-- Yapılacak İşler --
A – Tanıklık metninden "İsa benim için" sözlerinden başlayıp "gitmek istemediğimi söyledim." sözlerine kadar (bunlar da dahil) olan kısmı aynen çıkarın.
B – Tanıklık metnine göre anlatıcı Mesih İsa'yla ilk tanıştığında kaç yaşındaydı?
C – Şu ifadeler tanıklık metniyle uyuşuyor mu: (i) Anlatıcı ilk iki yıl kiliseye arkadaşlarını görmek için de gitti. (ii) O Pazar günü anlatıcı ailesiyle birlikte kiliseye gitti. (iii) Anlatıcı, İsa'nın mucizeler yaptığını duyunca içinden gülüyordu. Her birine evet ya da hayır diye cevap verip metinde buna karar verdiren sözleri aynen aktarın.

-- Alıntı --
______

Tanıklıklar

Teşekkürler İsa Mesih

Mesih İsa’yla ilk tanıştığım zaman 17 yaşındaydım, hayatımın en bunalımlı günlerini yaşıyordum kendimce! Ne kendime, ne de karşımdaki insanlara güven duyamıyordum. Çünkü yaşadıklarım, bana kimseye güven duymamamı öğretmişti.
İsa benim için sadece Tanrı’nın Oğluydu, ne yazık ki bundan daha fazlasını anlayamıyordum. İlk iki yıl kiliseye sadece değişiklik olsun diye ya da arkadaşlarımı görmek için gidip geldim. İsa’nın mucizeler yaptığını, birçok kişiye farklı bir manevi yaşam sağladığını duyuyordum. Bunlara sık sık içimden gülüyordum.
İki yılım işte böyle geçti. Bir Pazar günü, ailem kiliseye gitmek için hazırlık yapıyordu. Ben de o gün gerçekleştirmeyi düşündüğüm intihar için kafamda plan kuruyordum. Onlara kiliseye gitmek istemediğimi söyledim.
Az sonra yalnız kalmıştım. Yere diz çöküp oturdum ve ağlamaya başladım. Tanrı’ya, O’nu çok sevdiğimi, ama benim de sevgiye, güvene ve ilgiye ihtiyacım olduğunu anlattım. Aslında intihar etmek istemiyordum, ama yapabileceğim başka hiçbir şey kalmamıştı. Odamın penceresine çıktım ve kendimi aşağıya bıraktım...
Gözlerimi açtım, ölmemiştim. Hayatımın mucizesiyle karşı karşıyaydım: Oda penceresinin dışına değil, içine doğru, yani odanın içine düşmüştüm. Bu nasıl oldu diye düşünürken tekrar ağlamaya başladım. İsa yanımdaydı, beni seviyordu ve gerçekten benimle bir Baba gibi ilgileniyordu. İşte bu olay iman hayatımın dönüm noktası oldu. Hayatımı İsa’nın ellerine bıraktım.

______

-- Gösterilen Veriler --
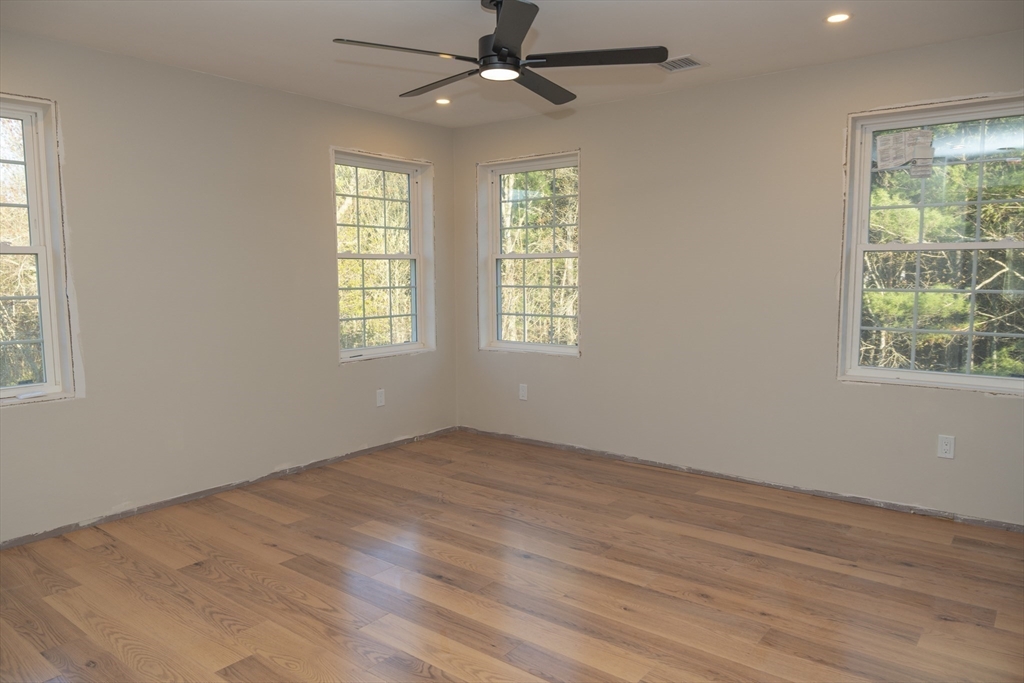 28 Marion Road Rochester, MA 02770 - Photo 16 of 23 an empty room with wooden floor fan and windows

______

-- Görev Yanıtları --
A –
İsa benim için sadece Tanrı’nın Oğluydu, ne yazık ki bundan daha fazlasını anlayamıyordum. İlk iki yıl kiliseye sadece değişiklik olsun diye ya da arkadaşlarımı görmek için gidip geldim. İsa’nın mucizeler yaptığını, birçok kişiye farklı bir manevi yaşam sağladığını duyuyordum. Bunlara sık sık içimden gülüyordum.
İki yılım işte böyle geçti. Bir Pazar günü, ailem kiliseye gitmek için hazırlık yapıyordu. Ben de o gün gerçekleştirmeyi düşündüğüm intihar için kafamda plan kuruyordum. Onlara kiliseye gitmek istemediğimi söyledim.

B – 17 yaşındaydı.

C –
(i) Evet: "İlk iki yıl kiliseye sadece değişiklik olsun diye ya da arkadaşlarımı görmek için gidip geldim."
(ii) Hayır: "Onlara kiliseye gitmek istemediğimi söyledim."
(iii) Evet: "Bunlara sık sık içimden gülüyordum."